This is all well and good, but if you try to follow this approach with
Draggable you get an error message:
Uncaught TypeError: Cannot read property 'options' of undefined
Not finding an acceptable answer online anywhere, I sat down with the debugger
and went through line by line until I found the problem. The issue was that the
extended widget could not find the data object. I didn’t investigate too
deeply but it appears to be a side effect of the initialization process and it
didn’t look easy to fix within the design of Draggable. However, an easy
solution did suggest itself, which is to manually create the ‘draggable’ data
object in your subclass, and assign the element to that data. That makes it
available and it initializes normally when you call _create() on the
superclass.
The reason I went to all this trouble was I that I was implementing the
Isotope plugin for a project, and I wanted to be able to drag one of the items
out of the Isotope list. Because Isotope uses CSS3 transforms, and Firefox
doesn’t consider the CSS3 transform when it returns element positions, the
draggable would jump unexpectedly on _mouseStart.
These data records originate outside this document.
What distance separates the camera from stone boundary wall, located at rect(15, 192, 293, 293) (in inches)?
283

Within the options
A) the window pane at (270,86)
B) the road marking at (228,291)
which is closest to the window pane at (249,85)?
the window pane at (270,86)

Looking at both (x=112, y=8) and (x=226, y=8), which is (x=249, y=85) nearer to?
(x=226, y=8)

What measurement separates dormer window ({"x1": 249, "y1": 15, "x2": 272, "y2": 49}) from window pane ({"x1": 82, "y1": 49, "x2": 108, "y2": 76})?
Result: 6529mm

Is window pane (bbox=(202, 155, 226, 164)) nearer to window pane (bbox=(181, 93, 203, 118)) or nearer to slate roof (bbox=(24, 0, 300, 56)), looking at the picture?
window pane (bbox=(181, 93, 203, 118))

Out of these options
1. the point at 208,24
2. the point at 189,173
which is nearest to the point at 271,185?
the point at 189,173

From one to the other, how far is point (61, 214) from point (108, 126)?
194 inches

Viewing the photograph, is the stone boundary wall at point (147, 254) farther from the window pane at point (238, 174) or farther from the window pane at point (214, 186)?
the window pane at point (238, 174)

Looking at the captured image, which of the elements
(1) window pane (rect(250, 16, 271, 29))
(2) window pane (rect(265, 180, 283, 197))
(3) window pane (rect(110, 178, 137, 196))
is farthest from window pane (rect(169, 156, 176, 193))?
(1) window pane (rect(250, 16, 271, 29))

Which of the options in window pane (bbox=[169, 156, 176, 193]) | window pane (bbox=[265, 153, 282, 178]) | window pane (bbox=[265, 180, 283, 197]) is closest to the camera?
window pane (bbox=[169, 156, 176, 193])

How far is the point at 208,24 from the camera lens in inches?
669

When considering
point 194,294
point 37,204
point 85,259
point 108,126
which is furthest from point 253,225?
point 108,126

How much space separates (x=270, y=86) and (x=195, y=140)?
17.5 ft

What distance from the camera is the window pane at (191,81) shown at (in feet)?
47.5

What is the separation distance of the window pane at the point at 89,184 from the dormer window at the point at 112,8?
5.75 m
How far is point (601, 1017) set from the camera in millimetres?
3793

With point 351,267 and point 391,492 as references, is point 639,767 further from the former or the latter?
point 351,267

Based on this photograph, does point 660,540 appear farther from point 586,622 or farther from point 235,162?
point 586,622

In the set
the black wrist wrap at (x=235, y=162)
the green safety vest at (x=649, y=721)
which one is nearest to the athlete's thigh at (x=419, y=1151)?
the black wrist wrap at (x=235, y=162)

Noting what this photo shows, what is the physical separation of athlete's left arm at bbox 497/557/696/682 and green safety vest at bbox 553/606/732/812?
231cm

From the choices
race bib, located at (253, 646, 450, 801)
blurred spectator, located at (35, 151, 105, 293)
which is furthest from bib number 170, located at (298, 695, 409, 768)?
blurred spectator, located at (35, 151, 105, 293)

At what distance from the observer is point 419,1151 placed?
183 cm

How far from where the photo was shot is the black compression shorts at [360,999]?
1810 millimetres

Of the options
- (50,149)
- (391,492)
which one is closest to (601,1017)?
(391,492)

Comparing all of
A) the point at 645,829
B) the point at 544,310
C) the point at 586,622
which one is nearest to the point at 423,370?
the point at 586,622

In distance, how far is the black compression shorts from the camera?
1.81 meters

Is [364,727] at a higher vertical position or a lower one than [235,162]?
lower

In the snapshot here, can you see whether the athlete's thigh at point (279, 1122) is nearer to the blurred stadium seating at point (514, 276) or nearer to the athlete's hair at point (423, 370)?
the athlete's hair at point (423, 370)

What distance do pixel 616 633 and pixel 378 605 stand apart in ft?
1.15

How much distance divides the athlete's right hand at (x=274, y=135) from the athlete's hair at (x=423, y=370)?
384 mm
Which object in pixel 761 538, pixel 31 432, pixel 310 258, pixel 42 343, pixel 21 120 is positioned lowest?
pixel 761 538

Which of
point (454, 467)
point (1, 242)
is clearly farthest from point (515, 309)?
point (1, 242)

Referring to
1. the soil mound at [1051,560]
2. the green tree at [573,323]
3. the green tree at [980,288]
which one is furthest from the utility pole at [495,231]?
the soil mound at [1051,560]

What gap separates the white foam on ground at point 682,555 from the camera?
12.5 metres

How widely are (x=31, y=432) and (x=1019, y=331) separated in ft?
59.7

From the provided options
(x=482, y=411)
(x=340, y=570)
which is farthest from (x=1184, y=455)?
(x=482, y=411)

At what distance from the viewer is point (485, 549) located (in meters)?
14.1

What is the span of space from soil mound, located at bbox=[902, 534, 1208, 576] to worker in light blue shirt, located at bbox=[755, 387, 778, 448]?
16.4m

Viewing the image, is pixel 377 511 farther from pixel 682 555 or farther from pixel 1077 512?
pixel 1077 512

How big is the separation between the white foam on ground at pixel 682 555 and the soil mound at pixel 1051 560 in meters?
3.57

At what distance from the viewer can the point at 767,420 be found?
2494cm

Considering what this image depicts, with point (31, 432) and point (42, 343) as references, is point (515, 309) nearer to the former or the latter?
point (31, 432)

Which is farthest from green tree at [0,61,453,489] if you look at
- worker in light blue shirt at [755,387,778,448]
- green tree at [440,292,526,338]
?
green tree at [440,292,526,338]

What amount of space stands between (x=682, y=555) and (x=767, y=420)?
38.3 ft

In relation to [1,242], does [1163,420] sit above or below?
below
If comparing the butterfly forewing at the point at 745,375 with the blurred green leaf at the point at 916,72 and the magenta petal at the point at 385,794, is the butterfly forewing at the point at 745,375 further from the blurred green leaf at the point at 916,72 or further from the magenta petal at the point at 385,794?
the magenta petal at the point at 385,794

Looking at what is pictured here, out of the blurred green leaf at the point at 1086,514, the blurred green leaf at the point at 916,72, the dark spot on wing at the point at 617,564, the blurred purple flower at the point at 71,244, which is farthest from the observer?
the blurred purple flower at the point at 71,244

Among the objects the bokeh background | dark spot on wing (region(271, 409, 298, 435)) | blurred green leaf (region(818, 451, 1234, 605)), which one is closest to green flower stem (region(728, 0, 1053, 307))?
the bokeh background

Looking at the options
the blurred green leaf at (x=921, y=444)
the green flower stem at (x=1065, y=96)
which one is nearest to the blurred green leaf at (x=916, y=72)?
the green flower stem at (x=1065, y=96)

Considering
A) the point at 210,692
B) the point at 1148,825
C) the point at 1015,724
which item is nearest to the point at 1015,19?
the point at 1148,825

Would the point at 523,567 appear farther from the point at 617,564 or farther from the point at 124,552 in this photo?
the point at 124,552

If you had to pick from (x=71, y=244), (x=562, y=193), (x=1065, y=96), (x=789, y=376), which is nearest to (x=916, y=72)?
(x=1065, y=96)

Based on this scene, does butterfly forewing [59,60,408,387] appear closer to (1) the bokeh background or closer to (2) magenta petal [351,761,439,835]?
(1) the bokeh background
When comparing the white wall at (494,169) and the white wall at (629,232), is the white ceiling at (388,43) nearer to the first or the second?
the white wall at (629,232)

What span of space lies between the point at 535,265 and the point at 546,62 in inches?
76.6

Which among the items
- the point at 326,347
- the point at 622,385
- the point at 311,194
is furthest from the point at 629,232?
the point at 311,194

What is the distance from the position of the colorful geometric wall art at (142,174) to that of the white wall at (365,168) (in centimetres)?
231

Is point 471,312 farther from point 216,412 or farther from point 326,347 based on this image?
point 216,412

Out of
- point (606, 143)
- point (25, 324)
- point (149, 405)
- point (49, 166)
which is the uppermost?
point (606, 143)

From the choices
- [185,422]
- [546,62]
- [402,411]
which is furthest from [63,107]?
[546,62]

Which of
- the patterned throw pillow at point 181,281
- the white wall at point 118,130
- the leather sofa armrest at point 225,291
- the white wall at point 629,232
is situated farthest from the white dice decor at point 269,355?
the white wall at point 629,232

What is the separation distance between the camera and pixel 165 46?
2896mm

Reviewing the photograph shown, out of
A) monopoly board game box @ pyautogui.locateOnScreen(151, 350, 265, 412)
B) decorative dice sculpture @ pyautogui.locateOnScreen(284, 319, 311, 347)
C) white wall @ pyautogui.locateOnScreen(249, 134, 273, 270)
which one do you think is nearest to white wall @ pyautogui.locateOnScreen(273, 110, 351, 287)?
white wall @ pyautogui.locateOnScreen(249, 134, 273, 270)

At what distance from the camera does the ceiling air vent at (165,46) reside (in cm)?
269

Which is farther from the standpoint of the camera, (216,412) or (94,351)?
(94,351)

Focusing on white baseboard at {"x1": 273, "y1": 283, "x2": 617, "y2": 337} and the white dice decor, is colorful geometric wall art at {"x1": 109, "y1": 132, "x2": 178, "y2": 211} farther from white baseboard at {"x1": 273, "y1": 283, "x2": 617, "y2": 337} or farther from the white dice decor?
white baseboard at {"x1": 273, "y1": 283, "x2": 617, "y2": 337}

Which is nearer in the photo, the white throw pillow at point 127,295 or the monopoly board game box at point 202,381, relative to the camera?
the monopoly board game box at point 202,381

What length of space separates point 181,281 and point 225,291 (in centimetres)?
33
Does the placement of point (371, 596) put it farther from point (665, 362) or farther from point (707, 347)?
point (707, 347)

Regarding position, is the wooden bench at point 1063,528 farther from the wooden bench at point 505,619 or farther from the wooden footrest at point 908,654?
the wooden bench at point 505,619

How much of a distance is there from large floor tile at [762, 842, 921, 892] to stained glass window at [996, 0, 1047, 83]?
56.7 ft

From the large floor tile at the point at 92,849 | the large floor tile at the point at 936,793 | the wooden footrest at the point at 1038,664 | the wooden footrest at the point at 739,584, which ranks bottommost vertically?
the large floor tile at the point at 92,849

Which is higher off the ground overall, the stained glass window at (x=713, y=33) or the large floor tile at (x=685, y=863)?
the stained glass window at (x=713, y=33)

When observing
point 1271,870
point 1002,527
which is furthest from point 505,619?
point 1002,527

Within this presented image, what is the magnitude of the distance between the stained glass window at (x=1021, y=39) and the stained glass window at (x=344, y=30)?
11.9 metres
Luckily, Isotope can
optionally store the calculated item positions in the element’s data.
Here is the isotope site:
http://isotope.metafizzy.co/ Isotope is an
updated version of jQuery Masonry:
http://masonry.desandro.com/ They share a lot
of code but isotope adds more features and works much better. In the end, I
abandoned using Isotope for this project anyway, because I needed more
detailed behavior, and extending Isotope to create what I wanted was more work
than recreating the functionality. That said, Isotope is fairly easy to
extend. I created a small extension without much difficulty. So I’m sure it
will come in useful at some point down the road.